• EXCERPT
========================================
You are right, this should be because the CQF is full. Right now, there is no explicit check in the code to abort insertion after the CQF is certain percent full.
However, we have metadata in the CQF that gets updated every time you insert or delete an element. You can use the metadata to know how full the CQF is at any instant.
For example,


typedef struct quotient_filter {
	uint64_t nslots;  // total number of slots in the CQF
	uint64_t xnslots;  // total number of slots+some extra slots to handle the overflow in the last block
	uint64_t key_bits; 
	uint64_t value_bits;
	uint64_t key_remainder_bits;
	uint64_t bits_per_slot;
	__uint128_t range;
	uint64_t nblocks;
	uint64_t nelts;  // total number of elements inserted 
	uint64_t ndistinct_elts;  // total number of distinct elements inserted
	uint64_t noccupied_slots;  // total number of occupied slots
	qfblock *blocks;
} quotient_filter;

So, at any instant the load factor of the CQF is (noccupied_slots/nslots). You can stop after the CQF is 95% full.
========================================
• WHAT TO WORK ON
1. According to the CQF excerpt, how is the load factor of the CQF calculated at any instant?
2. Extend the CQF excerpt, picking up after its final sentence.
========================================
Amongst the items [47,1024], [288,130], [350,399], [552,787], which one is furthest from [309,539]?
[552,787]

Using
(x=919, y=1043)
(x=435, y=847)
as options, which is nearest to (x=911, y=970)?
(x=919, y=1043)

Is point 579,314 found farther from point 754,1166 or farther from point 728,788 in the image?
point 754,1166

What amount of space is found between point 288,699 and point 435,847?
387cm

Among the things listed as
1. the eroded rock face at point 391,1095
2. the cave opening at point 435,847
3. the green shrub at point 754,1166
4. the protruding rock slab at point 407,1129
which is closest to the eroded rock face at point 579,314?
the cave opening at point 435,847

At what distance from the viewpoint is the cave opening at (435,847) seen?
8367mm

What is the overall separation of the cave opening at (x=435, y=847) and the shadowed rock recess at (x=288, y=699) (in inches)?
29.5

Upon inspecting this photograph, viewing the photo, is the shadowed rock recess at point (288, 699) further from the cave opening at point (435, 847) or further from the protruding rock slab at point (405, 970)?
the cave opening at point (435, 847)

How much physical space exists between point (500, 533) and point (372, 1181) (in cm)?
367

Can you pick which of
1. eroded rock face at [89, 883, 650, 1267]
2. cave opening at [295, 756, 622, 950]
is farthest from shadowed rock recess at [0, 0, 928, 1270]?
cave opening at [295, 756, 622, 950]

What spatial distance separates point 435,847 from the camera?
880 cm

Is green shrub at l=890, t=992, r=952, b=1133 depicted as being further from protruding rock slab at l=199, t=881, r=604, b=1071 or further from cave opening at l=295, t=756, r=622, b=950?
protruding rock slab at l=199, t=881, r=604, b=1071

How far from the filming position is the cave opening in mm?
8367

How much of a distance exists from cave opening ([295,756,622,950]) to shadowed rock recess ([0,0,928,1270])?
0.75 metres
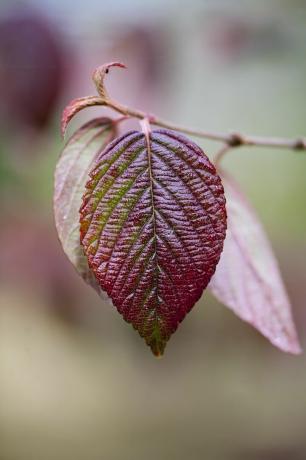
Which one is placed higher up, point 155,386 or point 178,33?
point 178,33

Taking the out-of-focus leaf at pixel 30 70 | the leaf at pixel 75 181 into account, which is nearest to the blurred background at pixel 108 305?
the out-of-focus leaf at pixel 30 70

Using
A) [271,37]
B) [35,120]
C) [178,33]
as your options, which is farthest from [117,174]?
[178,33]

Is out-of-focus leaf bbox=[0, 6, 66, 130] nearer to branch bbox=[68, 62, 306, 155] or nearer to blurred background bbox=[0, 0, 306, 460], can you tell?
blurred background bbox=[0, 0, 306, 460]

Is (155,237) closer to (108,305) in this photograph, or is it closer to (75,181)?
(75,181)

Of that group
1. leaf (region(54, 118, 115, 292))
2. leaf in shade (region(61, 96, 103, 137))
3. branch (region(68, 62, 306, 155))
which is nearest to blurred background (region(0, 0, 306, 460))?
branch (region(68, 62, 306, 155))

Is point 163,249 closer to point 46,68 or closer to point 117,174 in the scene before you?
point 117,174

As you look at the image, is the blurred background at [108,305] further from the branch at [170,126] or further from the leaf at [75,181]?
the leaf at [75,181]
========================================
• ANSWERS TO THE TASKS
1. It is noccupied_slots divided by nslots.

2.
In the Bloom filter, you can continue inserting elements and it will never crib. However, since the false-positive rate depends on the number of inserted elements, if you insert more elements then the false-positive rate will go down.
The CQF is a hash table like data structure. So, once you are very full (e.g., 80% or 90%) then you have to resize the CQF. You can resize the CQF by creating a bigger CQF (twice the size of the original one) and iterating over the hashes in the original one and inserting them in the bigger.
There is an iterator interface that you can use.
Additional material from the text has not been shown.